In a real production environment, care will be taken not to run servers at their limits. In fact, careful system design will try to ensure that any predictable traffic spikes will be somewhat less than the maximum capacity of the system.

In this article we examine the effect that the number of connections to an LDAP server in a benchmark can have for different types of traffic.

The systems used in the following set of tests are 2 CPU, 4 core 2.53GHz machines with 24GB of memory running Centos 6.2. The LDAP server is  configured with a 16GB cache and loaded with one million entries. All the entries and indexes fit into memory. Beyond configuring the cache no tuning was performed as would typically be the case for initial benchmarking  runs. Similar characteristics can be expected with virtually any modern LDAP server.

Searches

A typical benchmark will consist of using multiple clients, each running some number of threads, and sending requests as fast as possible over each connection to the LDAP server. The results obtained this way can be deceiving. A typical curve of number of connections vs. request rate (throughput) looks like this:

What stands out is that with nose-to-tail requests on each connection, throughput maximum is reached with ~30 connections. In fact, as the number of connections increases, throughput actually drops slightly. Looking at the request response times is instructive.

Once maximum throughput (around 30 connections) is reached, traffic is being queued somewhere (most likely in a combination of the work queue within the LDAP server, awaiting worker threads, and possibly within the TCP/IP stack(s) of the client and/or server machines.

Without taking care of what was being measured, a simple interpretation of a benchmark run with 600 connections would conclude that this server is capable of around 74,000 searches with a response time of around 8.5 ms.

In reality, if too many connections are not used, it is capable of 75,500 searches with a response time of 0.5ms. Not a big difference in number of requests handled, but a very big difference in response time (roughly 16x).

The decrease in number of requests handled and increase in response times as connections are added beyond the maximum capacity point is almost entirely due to the overhead of handling the additional connections, which contribute nothing to throughput, but do contribute to overhead and request queuing time.

 Authentication

If we look at timings of a typical authentication sequence consisting of searching for an entry based upon an attribute value (uid) then performing a bind against the DN of the entry located by the search, we see a similar curve (response time is for the entire search/bind sequence).

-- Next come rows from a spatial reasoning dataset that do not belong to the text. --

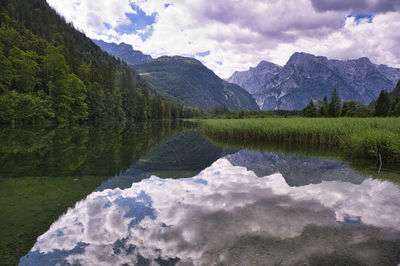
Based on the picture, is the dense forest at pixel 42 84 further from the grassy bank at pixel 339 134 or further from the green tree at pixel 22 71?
the grassy bank at pixel 339 134

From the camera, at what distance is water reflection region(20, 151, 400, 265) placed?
11.5 feet

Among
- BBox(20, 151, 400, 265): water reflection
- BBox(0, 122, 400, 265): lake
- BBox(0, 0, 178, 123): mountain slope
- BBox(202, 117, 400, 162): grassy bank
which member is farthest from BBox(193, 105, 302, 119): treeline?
BBox(20, 151, 400, 265): water reflection

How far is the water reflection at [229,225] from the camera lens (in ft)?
11.5

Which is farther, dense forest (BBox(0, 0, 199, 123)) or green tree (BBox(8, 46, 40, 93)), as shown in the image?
green tree (BBox(8, 46, 40, 93))

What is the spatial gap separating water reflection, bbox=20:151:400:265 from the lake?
2 cm

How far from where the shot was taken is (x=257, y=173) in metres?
9.71

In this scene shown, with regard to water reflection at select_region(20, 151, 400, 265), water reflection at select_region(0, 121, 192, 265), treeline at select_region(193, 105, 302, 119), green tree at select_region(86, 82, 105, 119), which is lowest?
water reflection at select_region(20, 151, 400, 265)

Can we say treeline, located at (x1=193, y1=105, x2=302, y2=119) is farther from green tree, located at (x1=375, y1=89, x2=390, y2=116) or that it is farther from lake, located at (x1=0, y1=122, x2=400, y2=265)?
lake, located at (x1=0, y1=122, x2=400, y2=265)

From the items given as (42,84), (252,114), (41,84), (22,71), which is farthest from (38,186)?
(252,114)

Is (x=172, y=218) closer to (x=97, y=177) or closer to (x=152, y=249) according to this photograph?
(x=152, y=249)

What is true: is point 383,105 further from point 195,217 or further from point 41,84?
point 41,84

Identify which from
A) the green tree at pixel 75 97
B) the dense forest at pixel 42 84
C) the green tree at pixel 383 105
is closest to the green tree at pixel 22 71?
the dense forest at pixel 42 84

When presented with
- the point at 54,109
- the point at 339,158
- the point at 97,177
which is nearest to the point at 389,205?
the point at 339,158

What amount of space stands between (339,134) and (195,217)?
17432mm
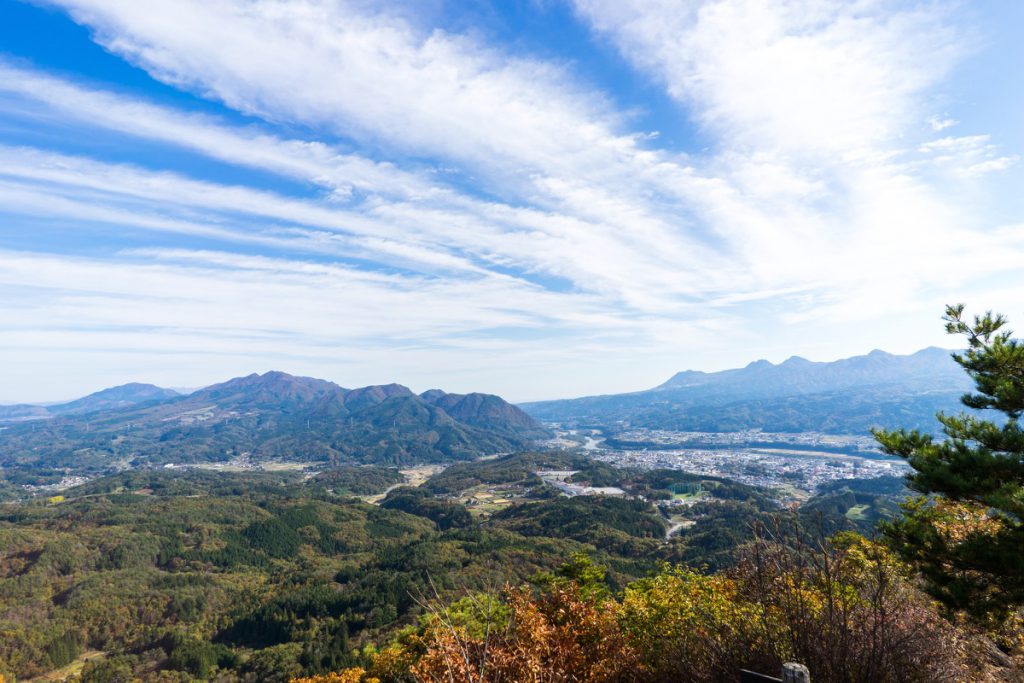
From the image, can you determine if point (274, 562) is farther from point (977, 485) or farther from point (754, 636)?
point (977, 485)

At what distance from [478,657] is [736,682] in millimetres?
4528

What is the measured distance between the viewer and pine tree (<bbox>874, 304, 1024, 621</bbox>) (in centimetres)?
809

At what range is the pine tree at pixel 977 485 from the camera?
8086mm

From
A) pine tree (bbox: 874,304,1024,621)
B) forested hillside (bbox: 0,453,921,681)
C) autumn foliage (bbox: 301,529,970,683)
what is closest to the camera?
autumn foliage (bbox: 301,529,970,683)

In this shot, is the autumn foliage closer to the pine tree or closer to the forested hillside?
the pine tree

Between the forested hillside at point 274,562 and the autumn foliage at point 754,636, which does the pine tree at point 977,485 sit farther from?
the forested hillside at point 274,562

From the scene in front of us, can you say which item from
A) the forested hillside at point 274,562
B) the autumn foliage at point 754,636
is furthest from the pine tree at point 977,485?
the forested hillside at point 274,562

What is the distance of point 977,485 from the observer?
8398 mm

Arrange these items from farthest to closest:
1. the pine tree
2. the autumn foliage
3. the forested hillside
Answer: the forested hillside < the pine tree < the autumn foliage

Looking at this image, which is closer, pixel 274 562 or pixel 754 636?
pixel 754 636

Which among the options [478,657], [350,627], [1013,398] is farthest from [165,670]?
[1013,398]

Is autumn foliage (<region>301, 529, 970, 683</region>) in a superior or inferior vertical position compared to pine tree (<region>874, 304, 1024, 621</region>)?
inferior

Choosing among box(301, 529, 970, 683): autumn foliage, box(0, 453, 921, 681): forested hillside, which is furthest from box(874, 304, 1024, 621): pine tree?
box(0, 453, 921, 681): forested hillside

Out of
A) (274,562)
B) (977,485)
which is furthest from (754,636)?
(274,562)
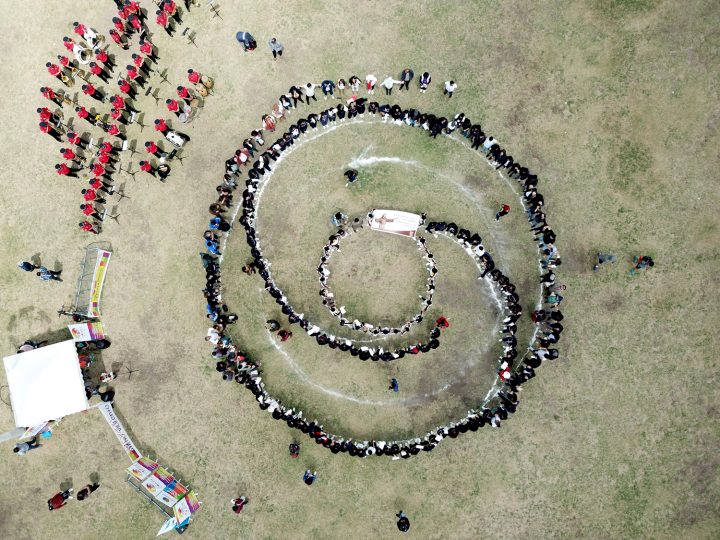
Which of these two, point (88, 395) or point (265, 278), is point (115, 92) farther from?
point (88, 395)

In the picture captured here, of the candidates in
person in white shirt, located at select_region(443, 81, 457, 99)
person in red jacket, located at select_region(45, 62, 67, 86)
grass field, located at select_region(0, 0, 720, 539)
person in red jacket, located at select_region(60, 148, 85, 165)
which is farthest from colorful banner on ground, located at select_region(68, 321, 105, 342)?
person in white shirt, located at select_region(443, 81, 457, 99)

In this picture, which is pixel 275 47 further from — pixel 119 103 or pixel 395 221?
pixel 395 221

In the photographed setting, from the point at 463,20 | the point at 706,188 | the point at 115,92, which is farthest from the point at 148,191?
the point at 706,188

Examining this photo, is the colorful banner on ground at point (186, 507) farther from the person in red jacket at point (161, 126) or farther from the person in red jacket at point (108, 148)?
the person in red jacket at point (161, 126)

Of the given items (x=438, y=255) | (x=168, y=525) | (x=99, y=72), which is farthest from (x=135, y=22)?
(x=168, y=525)

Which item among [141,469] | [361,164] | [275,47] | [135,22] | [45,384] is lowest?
[141,469]
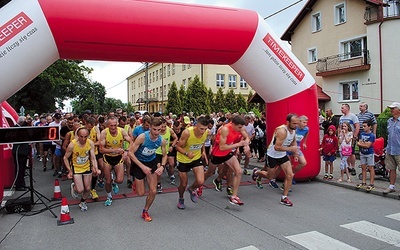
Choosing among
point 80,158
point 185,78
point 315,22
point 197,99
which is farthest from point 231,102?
point 80,158

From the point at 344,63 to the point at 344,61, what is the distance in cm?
14

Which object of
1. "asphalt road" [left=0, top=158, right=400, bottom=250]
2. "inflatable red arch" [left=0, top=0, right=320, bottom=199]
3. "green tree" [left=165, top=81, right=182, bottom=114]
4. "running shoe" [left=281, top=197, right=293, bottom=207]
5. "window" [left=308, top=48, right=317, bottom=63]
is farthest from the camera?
"green tree" [left=165, top=81, right=182, bottom=114]

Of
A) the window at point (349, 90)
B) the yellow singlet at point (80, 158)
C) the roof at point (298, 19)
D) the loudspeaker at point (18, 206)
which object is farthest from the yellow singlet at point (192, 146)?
the roof at point (298, 19)

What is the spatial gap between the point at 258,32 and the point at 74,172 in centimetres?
502

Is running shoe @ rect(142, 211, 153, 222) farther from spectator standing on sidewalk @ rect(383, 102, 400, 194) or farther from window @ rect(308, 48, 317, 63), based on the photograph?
window @ rect(308, 48, 317, 63)

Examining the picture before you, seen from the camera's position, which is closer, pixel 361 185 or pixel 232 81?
pixel 361 185

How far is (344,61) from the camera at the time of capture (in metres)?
23.2

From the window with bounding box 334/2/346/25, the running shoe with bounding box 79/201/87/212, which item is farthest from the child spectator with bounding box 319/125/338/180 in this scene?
the window with bounding box 334/2/346/25

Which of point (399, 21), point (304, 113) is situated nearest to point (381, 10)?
point (399, 21)

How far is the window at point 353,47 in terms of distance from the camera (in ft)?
73.8

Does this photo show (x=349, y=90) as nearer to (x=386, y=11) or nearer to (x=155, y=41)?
(x=386, y=11)

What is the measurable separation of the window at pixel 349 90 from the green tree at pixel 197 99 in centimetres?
1928

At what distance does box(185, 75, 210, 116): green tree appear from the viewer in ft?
133

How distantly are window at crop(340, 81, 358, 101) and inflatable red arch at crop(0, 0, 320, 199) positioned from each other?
54.6 ft
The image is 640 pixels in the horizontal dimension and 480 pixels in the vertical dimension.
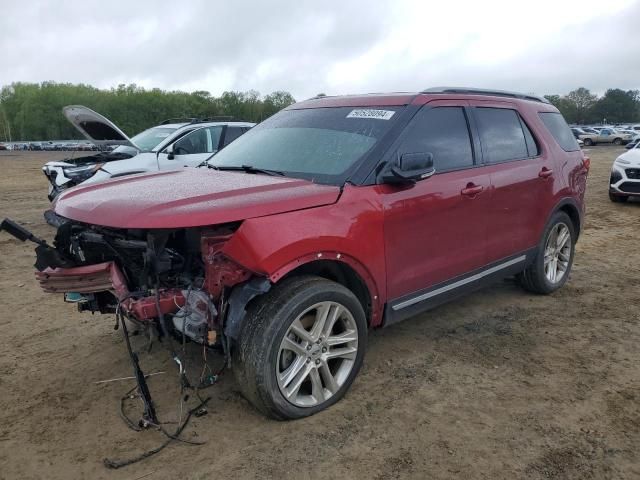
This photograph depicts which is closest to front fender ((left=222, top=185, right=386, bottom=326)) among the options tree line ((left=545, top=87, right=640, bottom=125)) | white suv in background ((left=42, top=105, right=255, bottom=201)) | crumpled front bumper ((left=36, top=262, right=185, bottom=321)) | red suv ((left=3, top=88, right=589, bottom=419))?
red suv ((left=3, top=88, right=589, bottom=419))

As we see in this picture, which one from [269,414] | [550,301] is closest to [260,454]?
[269,414]

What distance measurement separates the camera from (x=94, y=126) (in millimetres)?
8672

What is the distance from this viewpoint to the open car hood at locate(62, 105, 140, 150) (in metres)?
8.27

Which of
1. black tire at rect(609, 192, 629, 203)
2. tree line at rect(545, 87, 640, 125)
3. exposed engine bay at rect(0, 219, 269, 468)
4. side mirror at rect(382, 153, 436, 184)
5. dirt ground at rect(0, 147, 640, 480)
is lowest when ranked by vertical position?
dirt ground at rect(0, 147, 640, 480)

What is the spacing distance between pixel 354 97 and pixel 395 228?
132 cm

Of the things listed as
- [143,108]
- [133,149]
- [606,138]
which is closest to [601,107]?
[606,138]

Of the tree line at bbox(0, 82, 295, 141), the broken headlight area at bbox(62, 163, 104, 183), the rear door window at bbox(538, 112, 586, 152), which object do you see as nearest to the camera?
the rear door window at bbox(538, 112, 586, 152)

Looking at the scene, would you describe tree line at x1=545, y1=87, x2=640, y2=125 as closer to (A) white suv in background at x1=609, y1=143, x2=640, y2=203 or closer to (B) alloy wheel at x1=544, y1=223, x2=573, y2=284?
(A) white suv in background at x1=609, y1=143, x2=640, y2=203

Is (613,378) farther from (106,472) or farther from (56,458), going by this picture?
(56,458)

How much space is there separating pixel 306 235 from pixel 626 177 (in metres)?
10.6

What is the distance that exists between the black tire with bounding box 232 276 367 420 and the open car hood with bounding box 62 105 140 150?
6.40 m

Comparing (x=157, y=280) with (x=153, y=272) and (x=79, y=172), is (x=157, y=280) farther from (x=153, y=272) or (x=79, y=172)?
(x=79, y=172)

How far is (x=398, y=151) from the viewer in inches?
144

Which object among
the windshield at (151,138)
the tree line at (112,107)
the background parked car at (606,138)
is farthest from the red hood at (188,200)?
the tree line at (112,107)
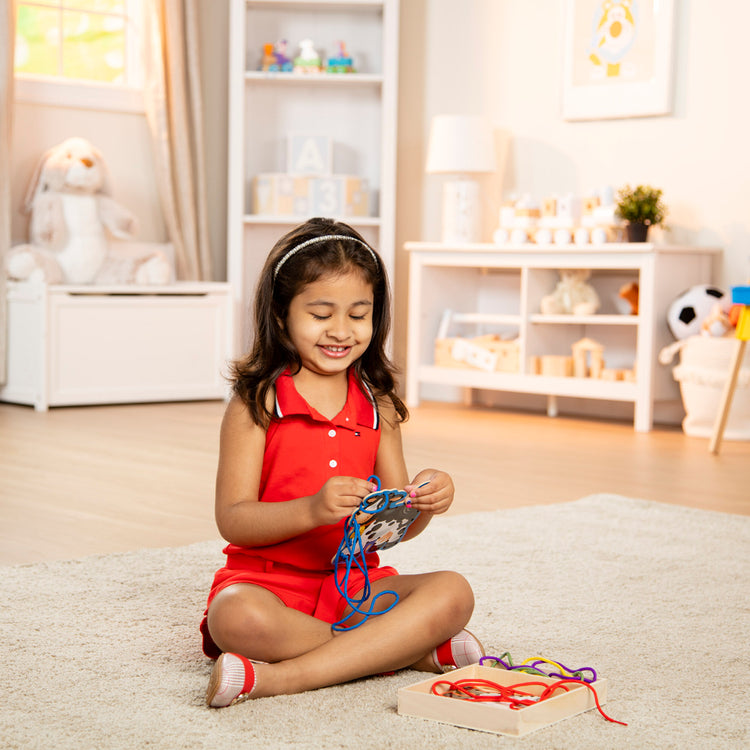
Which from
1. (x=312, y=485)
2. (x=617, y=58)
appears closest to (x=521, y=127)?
(x=617, y=58)

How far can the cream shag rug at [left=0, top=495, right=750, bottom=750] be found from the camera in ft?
3.81

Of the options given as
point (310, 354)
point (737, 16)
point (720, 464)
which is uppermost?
point (737, 16)

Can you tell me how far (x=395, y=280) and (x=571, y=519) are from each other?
2823 mm

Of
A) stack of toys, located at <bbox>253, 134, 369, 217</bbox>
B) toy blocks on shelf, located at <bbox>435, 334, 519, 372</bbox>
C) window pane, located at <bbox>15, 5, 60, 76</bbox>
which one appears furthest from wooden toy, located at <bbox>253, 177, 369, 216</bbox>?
window pane, located at <bbox>15, 5, 60, 76</bbox>

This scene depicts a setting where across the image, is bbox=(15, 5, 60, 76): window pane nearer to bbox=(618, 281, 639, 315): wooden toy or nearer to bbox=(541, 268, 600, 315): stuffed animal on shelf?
bbox=(541, 268, 600, 315): stuffed animal on shelf

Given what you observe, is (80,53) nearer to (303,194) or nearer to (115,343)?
(303,194)

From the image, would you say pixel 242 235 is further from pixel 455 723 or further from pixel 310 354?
pixel 455 723

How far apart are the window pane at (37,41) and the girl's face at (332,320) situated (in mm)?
3679

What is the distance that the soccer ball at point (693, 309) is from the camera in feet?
12.7

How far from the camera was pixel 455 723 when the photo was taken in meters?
1.20

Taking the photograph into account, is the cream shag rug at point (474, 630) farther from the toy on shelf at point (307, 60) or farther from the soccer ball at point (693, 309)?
the toy on shelf at point (307, 60)

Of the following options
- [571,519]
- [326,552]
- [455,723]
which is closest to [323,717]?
[455,723]

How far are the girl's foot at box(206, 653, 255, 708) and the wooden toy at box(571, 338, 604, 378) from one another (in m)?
3.04

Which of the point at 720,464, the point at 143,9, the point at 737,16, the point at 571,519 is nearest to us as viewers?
the point at 571,519
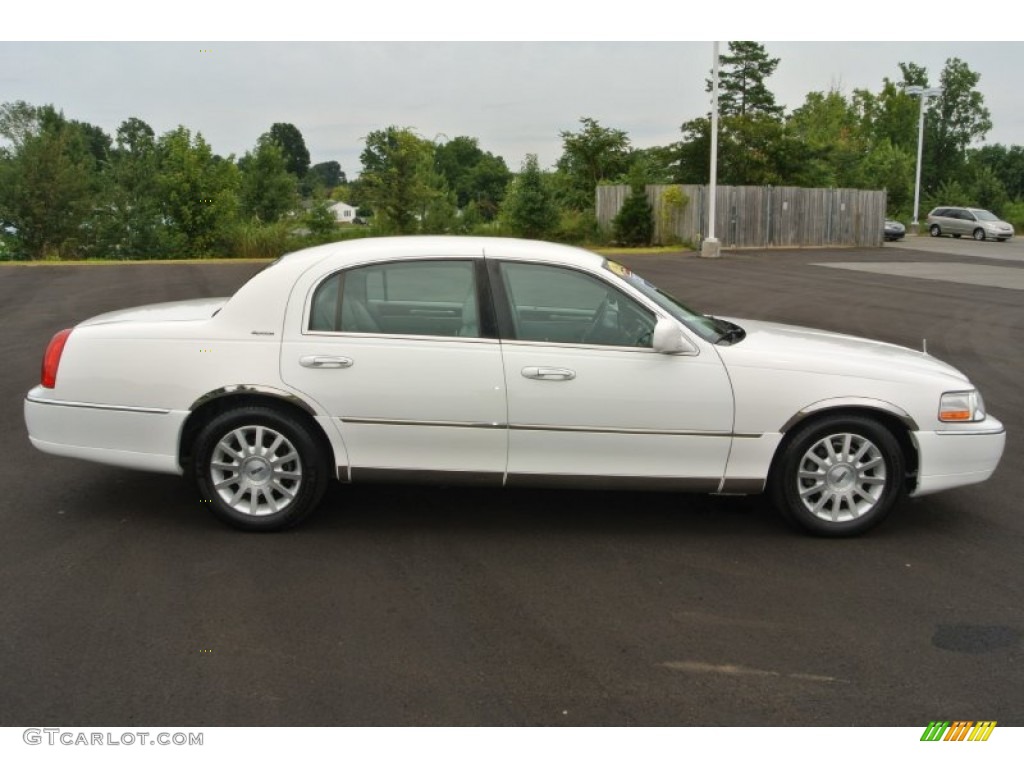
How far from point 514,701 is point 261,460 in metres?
2.28

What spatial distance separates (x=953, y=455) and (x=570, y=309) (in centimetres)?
223

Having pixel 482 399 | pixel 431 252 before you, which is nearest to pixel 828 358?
pixel 482 399

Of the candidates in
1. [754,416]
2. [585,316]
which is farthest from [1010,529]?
[585,316]

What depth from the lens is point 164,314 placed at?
5.95m

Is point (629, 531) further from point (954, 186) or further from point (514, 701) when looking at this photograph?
point (954, 186)

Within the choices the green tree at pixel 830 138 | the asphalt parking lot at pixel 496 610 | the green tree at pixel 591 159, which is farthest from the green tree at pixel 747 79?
the asphalt parking lot at pixel 496 610

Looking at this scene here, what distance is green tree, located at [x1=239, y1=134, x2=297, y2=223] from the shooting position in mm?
41531

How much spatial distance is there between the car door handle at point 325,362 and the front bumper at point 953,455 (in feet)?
10.0

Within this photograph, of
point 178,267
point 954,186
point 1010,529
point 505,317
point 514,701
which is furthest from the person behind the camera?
point 954,186

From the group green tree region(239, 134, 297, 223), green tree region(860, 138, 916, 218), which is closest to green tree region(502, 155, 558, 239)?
green tree region(239, 134, 297, 223)

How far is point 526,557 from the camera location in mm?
5273

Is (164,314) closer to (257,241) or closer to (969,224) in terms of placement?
(257,241)

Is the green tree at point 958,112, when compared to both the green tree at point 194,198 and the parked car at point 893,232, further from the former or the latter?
the green tree at point 194,198
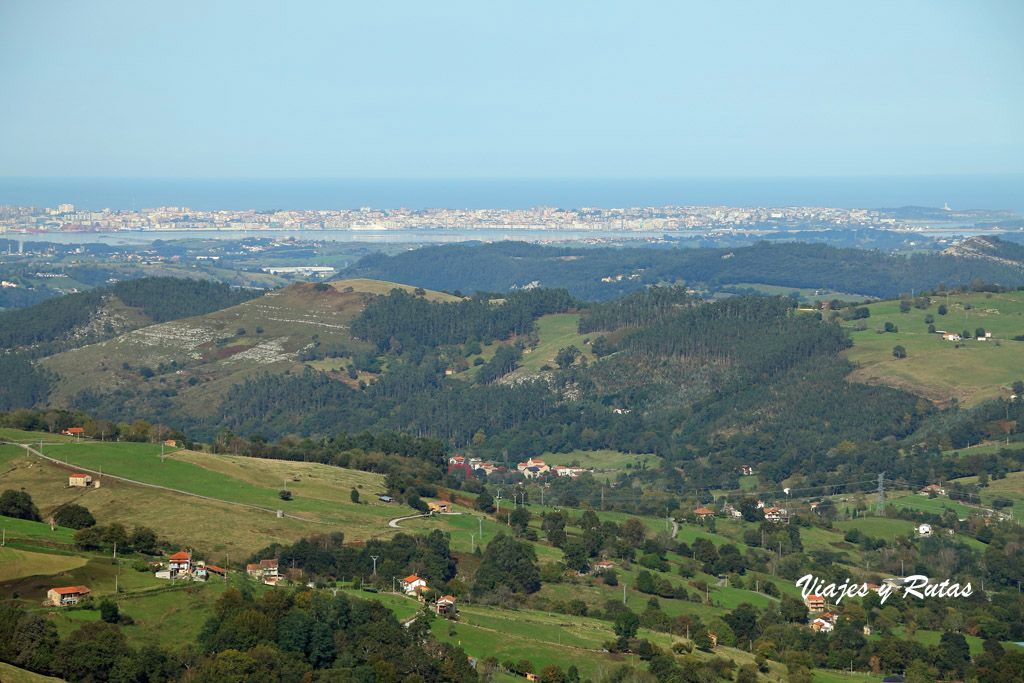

Again, the “sweet spot” for this particular HW/OS/Server combination is ~30 connections carrying nose-to-tail traffic.

There is a gradual degradation in the throughput as the number of connections is increased. This would lead us to suppose that there may well be a fairly dramatic increase in response times as for search operation.

 

 

 

As indeed we do see in this graph.

For this sort of benchmark to be meaningful, there need to be several runs to determine the response characteristics as above. Even then, it is still not a really useful test since in production no system would be designed to be carrying maximum supportable traffic on each LDAP server instance.

In reality, there would be multiple instances, probably behind a load balancer to ensure that under normal conditions each received an amount of traffic well within its capabilities.

But what if we can’t have that much control over the number of connections? In that case we may want to look at how the throughput and response time varies if we limit the authentication rate.

 

It is perfectly feasible to limit traffic rates with decent load balancers and/or proxy servers, so this is not an unrealistic test. Picking some reasonable value, in this case 5,000 authentications per second, we vary the number of connections.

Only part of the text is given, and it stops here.